Despite the desperateness that washed over him at times, Morgan managed to create a successful construction company resulting in what he called the American dream.
“I’ve been a man who’s been blessed in business and accomplished monetary things in my life,” he said. “Most people realized I was a hard-working guy. What people didn’t realize about me was that I was a very unhappy man. I struggled with hopelessness. I didn’t want to live anymore.”
Morgan recalled feeling extremely fearful, anxious and lacking confidence at times.
“There was confusion in things about my childhood that I couldn’t quite connect with,” he said.
Morgan said that he hit rock bottom while drinking.
“I was in a place where I look at now and call ‘a very thin veil.’ I stood in that place and went to my wife and children. I told them I needed to get somewhere to get some help. I felt like I was going crazy and asked them to get me help fast.”
The California facility helped temporarily, but what really helped was Morgan confronting his uncle and having a jury side with him. From that point on, Morgan became an advocate for those who suffered from sexual abuse. He later went on to set up a webpage called “Building Hope Today” that can be found at www.buildinghopetoday.org.
Also speaking was Alyson Deussen, formerly of Idaho Falls and now of Utah, whose 17-year-old son Stockton committed suicide in 2016.
Devout Mormons, Stockton announced to his parents that he was gay as a young teenager. He was open about his sexuality, and, as a result, he often found himself alone.

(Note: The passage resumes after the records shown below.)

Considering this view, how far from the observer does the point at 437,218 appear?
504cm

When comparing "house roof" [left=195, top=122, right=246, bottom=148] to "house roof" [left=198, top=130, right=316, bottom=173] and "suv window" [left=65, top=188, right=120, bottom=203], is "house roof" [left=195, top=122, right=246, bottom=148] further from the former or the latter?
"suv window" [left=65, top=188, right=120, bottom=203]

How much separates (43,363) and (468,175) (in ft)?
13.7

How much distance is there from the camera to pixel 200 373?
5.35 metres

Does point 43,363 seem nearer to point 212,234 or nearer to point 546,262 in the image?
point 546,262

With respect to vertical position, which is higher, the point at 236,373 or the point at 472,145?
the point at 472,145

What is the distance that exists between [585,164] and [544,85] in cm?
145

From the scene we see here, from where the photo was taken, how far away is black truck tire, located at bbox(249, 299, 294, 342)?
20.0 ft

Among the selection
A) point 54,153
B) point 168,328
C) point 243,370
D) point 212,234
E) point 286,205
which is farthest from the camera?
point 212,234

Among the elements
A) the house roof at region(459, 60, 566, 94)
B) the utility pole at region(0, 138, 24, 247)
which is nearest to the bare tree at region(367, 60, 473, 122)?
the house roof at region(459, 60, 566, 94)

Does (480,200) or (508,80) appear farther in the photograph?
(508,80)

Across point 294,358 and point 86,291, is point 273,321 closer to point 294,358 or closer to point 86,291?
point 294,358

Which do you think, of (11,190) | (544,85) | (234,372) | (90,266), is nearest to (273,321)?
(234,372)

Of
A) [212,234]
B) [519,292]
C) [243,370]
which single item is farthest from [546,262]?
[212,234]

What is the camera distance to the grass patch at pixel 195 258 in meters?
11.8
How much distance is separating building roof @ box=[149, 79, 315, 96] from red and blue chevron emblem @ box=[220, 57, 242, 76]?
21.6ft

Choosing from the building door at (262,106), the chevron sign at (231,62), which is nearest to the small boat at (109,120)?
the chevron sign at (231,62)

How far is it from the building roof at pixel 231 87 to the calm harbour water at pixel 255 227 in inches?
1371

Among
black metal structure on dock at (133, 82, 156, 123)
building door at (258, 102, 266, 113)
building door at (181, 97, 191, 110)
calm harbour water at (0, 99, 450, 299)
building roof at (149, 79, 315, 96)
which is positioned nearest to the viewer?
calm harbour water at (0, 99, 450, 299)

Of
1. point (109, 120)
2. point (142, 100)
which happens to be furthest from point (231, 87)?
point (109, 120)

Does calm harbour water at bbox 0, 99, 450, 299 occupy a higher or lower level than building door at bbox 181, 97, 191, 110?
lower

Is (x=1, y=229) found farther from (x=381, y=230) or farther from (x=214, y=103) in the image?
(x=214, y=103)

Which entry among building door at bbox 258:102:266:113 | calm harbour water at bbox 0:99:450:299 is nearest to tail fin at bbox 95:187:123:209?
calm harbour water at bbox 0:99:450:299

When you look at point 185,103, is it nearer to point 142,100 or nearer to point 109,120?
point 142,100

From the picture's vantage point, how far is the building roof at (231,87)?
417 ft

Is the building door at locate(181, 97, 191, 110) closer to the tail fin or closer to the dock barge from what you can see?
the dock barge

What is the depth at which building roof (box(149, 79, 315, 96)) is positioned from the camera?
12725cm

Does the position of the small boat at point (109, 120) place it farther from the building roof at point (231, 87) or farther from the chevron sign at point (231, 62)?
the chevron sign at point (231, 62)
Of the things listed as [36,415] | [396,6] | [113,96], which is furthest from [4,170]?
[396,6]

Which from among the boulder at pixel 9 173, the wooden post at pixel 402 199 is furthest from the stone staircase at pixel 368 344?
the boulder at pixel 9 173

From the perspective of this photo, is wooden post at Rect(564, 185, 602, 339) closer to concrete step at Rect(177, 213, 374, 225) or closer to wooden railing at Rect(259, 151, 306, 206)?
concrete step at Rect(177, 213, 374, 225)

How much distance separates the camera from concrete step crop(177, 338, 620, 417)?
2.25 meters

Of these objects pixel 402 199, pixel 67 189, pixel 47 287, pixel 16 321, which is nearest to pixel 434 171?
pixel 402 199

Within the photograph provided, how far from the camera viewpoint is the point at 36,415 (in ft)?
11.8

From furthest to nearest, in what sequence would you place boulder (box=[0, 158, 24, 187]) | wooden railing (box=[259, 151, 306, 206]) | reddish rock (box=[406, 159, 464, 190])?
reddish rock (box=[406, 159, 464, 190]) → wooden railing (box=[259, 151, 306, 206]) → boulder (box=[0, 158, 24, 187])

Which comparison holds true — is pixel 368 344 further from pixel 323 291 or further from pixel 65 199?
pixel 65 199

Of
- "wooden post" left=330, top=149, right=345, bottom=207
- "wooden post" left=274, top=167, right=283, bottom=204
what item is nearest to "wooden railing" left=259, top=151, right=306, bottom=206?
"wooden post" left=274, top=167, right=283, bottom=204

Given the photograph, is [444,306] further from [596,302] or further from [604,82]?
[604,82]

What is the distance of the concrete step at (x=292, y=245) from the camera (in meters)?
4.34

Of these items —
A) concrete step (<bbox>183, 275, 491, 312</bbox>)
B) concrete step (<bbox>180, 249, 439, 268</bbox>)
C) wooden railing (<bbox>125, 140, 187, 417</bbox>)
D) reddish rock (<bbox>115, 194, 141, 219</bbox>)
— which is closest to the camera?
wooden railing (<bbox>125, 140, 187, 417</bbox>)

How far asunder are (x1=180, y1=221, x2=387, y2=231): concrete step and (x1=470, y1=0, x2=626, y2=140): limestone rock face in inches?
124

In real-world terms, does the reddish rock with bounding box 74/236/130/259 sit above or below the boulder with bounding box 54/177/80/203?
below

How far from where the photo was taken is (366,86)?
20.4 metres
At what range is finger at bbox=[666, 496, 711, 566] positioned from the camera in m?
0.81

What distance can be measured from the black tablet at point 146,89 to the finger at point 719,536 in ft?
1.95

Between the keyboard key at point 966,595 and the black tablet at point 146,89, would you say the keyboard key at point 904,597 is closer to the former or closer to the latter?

“Most of his friends said, ’If our parents knew you were gay, we couldn’t do things with you,” Alyson Deussen said. “Being gay is not contagious.”
Deussen doesn’t believe her son killed himself because he was gay, but because he so often felt left out.
“I don’t think it was because of his sexuality. I feel he had some treatment that wasn’t ideal. Because of his sexuality, he was probably more excluded. I wouldn’t call it bullied. He was excluded,” she said.
Croft agreed that gay people often kill themselves because they feel so isolated – not because of their sexuality.
“There’s an increase of them completing suicidal - not because of their sexuality - but because of societal pressures, family pressures, sometimes religious pressures that can be overbearing,” he said.
The Deussens said it was often difficult for young Stockton to attend Mormon church meetings, and his parents stopped having him attend when he was about 14 years old. They cite a lack of resources to help church leaders work with gay youth.
Stockton’s father George Deussen says heterosexual people often lack Christlike love for homosexuals, and that is of great concern to God.
“To be honest, I think God is more worried about us. If you really get to know gay people, they have more Christlike attributes. I think they’re here for me and you, verses us being there for them. You can quote me on that all day long,” he said.
Croft estimated that about 115 people attended Saturday’s conferences.
“This was just a way, hopefully, to get people talking about mental health and mental wellness. There are resources out there,” he said. “Suicide is a tough, tough, tough topic to talk about. There’s a lot of research that shows what’s not healthy, is not to talk about. What’s more healthy than to talk about it?”
The hope is that after talking about it, that people will take note of those suffering from suicidal thoughts and that those who need help will get it, Croft said.
“If one person came away or one family came away with less gloom and doom and leaves feeling like there’s help and hope out there, we’ve accomplished something,” he said.